You can’t be real. You just can’t be.

      The internal thought jarred at Cellars’ subconscious —
where did that come from?
— but he had no idea at all about the where or the why.

      “Some of my patients do get a little flirtatious, every now and then.  Some of them even ask for my phone number; but it rarely becomes a serious problem … at least not for me.”

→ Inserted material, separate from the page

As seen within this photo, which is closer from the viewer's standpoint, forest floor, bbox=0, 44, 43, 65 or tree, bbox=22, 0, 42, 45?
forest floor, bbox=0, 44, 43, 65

      “Really?  Why is that?”

      “Remember, I’m the one who administers the drugs,” Marcini said with a wink that registered in Cellar’s mind as somewhere between amused and enticing as she gestured with her head at a small stainless steel tray — lying next to the lockable briefcase on the mobile cart.  Cellars could see that the tray held a pair of capped vials containing of some kind of clear liquid, and a pair of small and medium syringes.  “One cc of Farmington-C keeps everybody mellow and on cruise-control.  But change that order to one cc of Farmington-U, and everybody’s off to dreamland … as you may recall?”